Pierdavide Carone, che tra le montagne russe dell’esistenza non ha mai smesso di affidare alla musica il graffio dell’interiorità (la sua firma autorale contribuì nel 2010 alla vittoria sanremese di Valerio Scanu con “Per tutte le volte che”) e la scanzonata irriverenza di chi gioca a guardare la vita tra il serio e il faceto, ha continuato negli anni a confezionare parole e melodie che sul palco di Borgia hanno riacceso la luce del suo talento, anche grazie all’energia dei suoi compagni d’avventura: Margherita Flore (tastiere e cori), Marco Dirani (basso), Nicola Iorgi (chitarra elettrica) e Dario Siani (batteria).
Da “Non ce l’ho con te” (lettera aperta per la sua famiglia e trasversale riflessione collettiva sui rapporti di sangue) a “Mi vuoi sposare?” (traccia che lo ha traghettato in finale al San Marino Song Contest 2025), passando per “Ave Maria”, singolo pubblicato il 4 luglio 2025 per Zoo Dischi/ADA Music Italy, che vede il cantautore divertirsi insieme al Coro Lirico Siciliano in una rivisitazione sui generis dei 10 comandamenti, intonando una preghiera laica (interpretata per la prima volta live proprio a Borgia) in connessione con le fragilità umane e la possibilità di commettere errori tra autoironia, introspezione e critica al buonismo d’apparenza, l’artista ha plasmato un percorso sonoro suggestivo e aderente a un sentire condiviso e condivisibile.
Una performance calda e coinvolgente che ha inaugurato ufficialmente l’immersione estiva della cittadina calabra: dopo l’anteprima con Orietta Berti per la festa patronale di San Giovanni, come ricordato da Don Raffaele Zaffino, parroco della Chiesa di Santa Maria della Roccella, la comunità cittadina (grazie all’impegno profuso dalla sindaca, Elisabeth Sacco e dall’assessora alle politiche culturali, Virginia Amato), si prepara a godere, fino al 28 agosto, di un ricco cartellone di eventi (non perdete i prossimi appuntamenti) targato Summer Vibes, la rassegna ideata in collaborazione con “Arte in Movimento” che da otto edizioni colora la bella stagione borgese, con una proposta attrattiva attenta a tutti i target e sensibile alle inclinazioni di un’ampia platea.

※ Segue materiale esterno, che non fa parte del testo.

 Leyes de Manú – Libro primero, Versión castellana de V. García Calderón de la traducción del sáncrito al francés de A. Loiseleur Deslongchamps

È in questo spirito che Pierdavide Carone ha confermato la capacità di leggere il reale attingendo tanto alle profondità cantautorali quanto alla leggiadria dei fanciulli, in quel perfetto equilibrio tra comunicare e intrattenere. Il suo viaggio in Calabria e non solo, non è ancora terminato (basterà tenere d’occhio il calendario per scoprire dove poter cantare con lui) anzi si preannuncia un puzzle di momenti che, solo a respirarli, si comprende che “di notte le emozioni sembrano più dense” soprattutto se intrise di musica.